Add Qwen 3.5 recipes by cuichenx · Pull Request #2654 · NVIDIA-NeMo/Megatron-Bridge

cuichenx · 2026-03-05T00:01:58Z

What does this PR do?

Add Qwen3.5 VL (dense + MoE) bridge, provider, fine-tuning recipes, and example scripts for the full model family.

Changelog

Add Qwen35VLBridge (dense) and Qwen35VLMoEBridge for bidirectional HF ↔ Megatron checkpoint conversion with GDN + Gated Attention hybrid architecture support
Add Qwen35VLModelProvider / Qwen35VLMoEModelProvider with selective attention spec patching (_patch_standard_attention_specs) for mRoPE on standard attention layers only
Add fine-tuning recipes for 8 model sizes: 800M, 2B, 4B, 9B, 27B (dense) and 35B-A3B, 122B-A10B, 397B-A17B (MoE), with recommended TP/PP/EP defaults for SFT and LoRA
Add recipes/qwen_vl/__init__.py to register the new recipe module
Add example scripts: conversion.sh, inference.sh, slurm_sft.sh, slurm_peft.sh
Add unit tests (test_qwen35_vl_recipes.py) and functional tests (test_qwen35_vl_recipes_finetune.py)
Fix test_qwen35_vl_bridge.py flaky assertions

GitHub Actions CI

See the CI section in the Contributing doc for how to trigger the CI. A Nvidia developer will need to approve and trigger the CI for external contributors.

Before your PR is "Ready for review"

Pre checks:

Make sure you read and followed Contributor guidelines
Did you write any new necessary tests?
Did you add or update any necessary documentation?
Does the PR affect components that are optional to install? (Ex: Numba, Pynini, Apex etc)
- Reviewer: Does the PR have correct import guards for all optional libraries?

If you haven't finished some of the above items you can still open "Draft" PR.

Additional Information

Requires transformers >= 5.2.0. Import guards are in place for both dense and MoE transformers classes.

Signed-off-by: Chen Cui <chcui@nvidia.com>

copy-pr-bot · 2026-03-05T00:05:03Z

Auto-sync is disabled for draft pull requests in this repository. Workflows must be run manually.

Contributors can view more details about this message here.

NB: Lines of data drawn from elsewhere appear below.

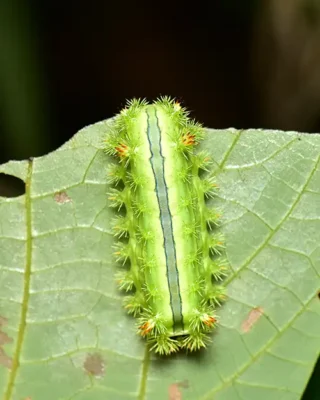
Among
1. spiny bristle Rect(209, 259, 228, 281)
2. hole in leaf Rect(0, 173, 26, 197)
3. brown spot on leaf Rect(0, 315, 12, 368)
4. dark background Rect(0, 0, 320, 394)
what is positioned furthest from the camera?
dark background Rect(0, 0, 320, 394)

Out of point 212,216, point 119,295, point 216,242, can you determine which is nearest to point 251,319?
point 216,242

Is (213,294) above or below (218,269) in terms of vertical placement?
below

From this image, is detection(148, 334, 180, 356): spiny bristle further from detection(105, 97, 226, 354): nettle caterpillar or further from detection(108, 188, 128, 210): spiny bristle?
detection(108, 188, 128, 210): spiny bristle

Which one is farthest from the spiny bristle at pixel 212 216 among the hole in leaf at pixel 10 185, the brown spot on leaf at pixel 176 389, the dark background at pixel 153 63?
the dark background at pixel 153 63

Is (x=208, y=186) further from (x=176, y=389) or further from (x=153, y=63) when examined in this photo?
(x=153, y=63)

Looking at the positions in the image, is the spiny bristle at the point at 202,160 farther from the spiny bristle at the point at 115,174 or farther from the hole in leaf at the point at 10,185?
the hole in leaf at the point at 10,185

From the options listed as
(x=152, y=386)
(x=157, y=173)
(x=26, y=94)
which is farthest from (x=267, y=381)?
(x=26, y=94)

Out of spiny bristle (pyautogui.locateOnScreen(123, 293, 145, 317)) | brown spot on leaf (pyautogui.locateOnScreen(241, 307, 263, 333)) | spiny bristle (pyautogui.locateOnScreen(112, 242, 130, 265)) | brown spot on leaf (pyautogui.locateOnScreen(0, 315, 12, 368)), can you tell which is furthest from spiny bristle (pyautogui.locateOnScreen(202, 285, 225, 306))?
brown spot on leaf (pyautogui.locateOnScreen(0, 315, 12, 368))
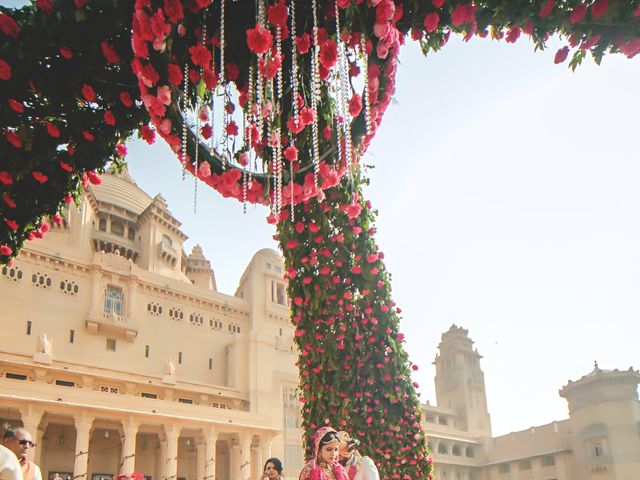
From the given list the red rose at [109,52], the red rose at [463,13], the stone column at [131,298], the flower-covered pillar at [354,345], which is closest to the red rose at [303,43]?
the red rose at [463,13]

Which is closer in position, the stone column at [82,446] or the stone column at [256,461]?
the stone column at [82,446]

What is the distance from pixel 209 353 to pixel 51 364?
12.6 meters

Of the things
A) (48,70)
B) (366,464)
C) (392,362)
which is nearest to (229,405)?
(392,362)

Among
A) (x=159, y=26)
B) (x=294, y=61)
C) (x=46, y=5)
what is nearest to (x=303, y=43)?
(x=294, y=61)

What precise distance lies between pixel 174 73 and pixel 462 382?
63253 millimetres

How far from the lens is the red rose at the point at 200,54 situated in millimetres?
4887

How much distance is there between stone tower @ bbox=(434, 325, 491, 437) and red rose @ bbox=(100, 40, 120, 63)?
204 feet

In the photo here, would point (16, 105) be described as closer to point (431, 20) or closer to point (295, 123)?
point (295, 123)

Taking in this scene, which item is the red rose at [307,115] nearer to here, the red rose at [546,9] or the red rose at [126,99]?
the red rose at [126,99]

Signed-off-by: Chen Cui <chcui@nvidia.com>

coderabbitai · 2026-03-05T00:12:45Z

📝 Walkthrough

Walkthrough

This PR adds comprehensive fine-tuning support for Qwen3.5 Vision-Language models. It introduces parameterized SLURM scripts for SFT and PEFT training, a new recipe module with eight factory functions for different model sizes, validation logic for parallelism settings, and extensive test coverage. Scripts are updated to dynamically handle multiple model variants with appropriate tensor/pipeline/expert parallelism configurations.

Changes

Cohort / File(s)	Summary
Conversion & Inference Scripts `examples/models/vlm/qwen35_vl/conversion.sh`, `examples/models/vlm/qwen35_vl/inference.sh`	Added strict error handling and parameterized parallelism flags (EP, PP, TP). Conversion script supports multiple dense and MoE variants. Inference script dynamically sets EP based on model type (dense vs. MoE).
SLURM Training Scripts `examples/models/vlm/qwen35_vl/slurm_peft.sh`, `examples/models/vlm/qwen35_vl/slurm_sft.sh`	New scripts for orchestrating PEFT (LoRA) and SFT training via SLURM. Both accept model size arguments, map to HF model names and recipes, configure container execution, build CLI overrides, and integrate with Weights & Biases logging.
Qwen3.5 VL Recipe Module `src/megatron/bridge/recipes/qwen_vl/qwen35_vl.py`	New module with eight public factory functions for sizes 800M–397B-A17B (dense and MoE). Shared `_qwen35_vl_common` builds ConfigContainer with model, training, optimizer, scheduler, PEFT, dataset provider selection, and validation. Supports dataset type selection (mock, preloaded, HF) with error handling.
Bridge & Provider Updates `src/megatron/bridge/models/qwen_vl/qwen35_vl_bridge.py`, `src/megatron/bridge/models/qwen_vl/qwen35_vl_provider.py`	Bridge now uses top-level HF config for embedding sharing instead of text_config default. Provider adds `validate_parallelism()` method to both dense and MoE variants, enforcing tensor_model_parallel_size ≤ num_query_groups.
Recipe Package Exports `src/megatron/bridge/recipes/qwen_vl/__init__.py`	Added imports and all exports for eight new Qwen3.5-VL finetune config functions, grouped by density (dense and MoE).
Functional Tests `tests/functional_tests/recipes/test_qwen35_vl_recipes_finetune.py`	New test class with four GPU-only SFT scenarios: nothing frozen, language frozen, vision+language frozen, and recompute. Includes autouse fixture to reset global microbatch calculator between tests.
Unit Tests `tests/unit_tests/recipes/qwen_vl/test_qwen35_vl_recipes.py`, `tests/unit_tests/models/qwen_vl/test_qwen35_vl_bridge.py`	Comprehensive recipe unit tests with fake AutoBridge and model config doubles, parameterized coverage of 8 model sizes, SFT/PEFT scenarios, dataset type selection, and override propagation. Bridge tests updated with Mock(spec=[]) and torch_dtype attribute adjustments.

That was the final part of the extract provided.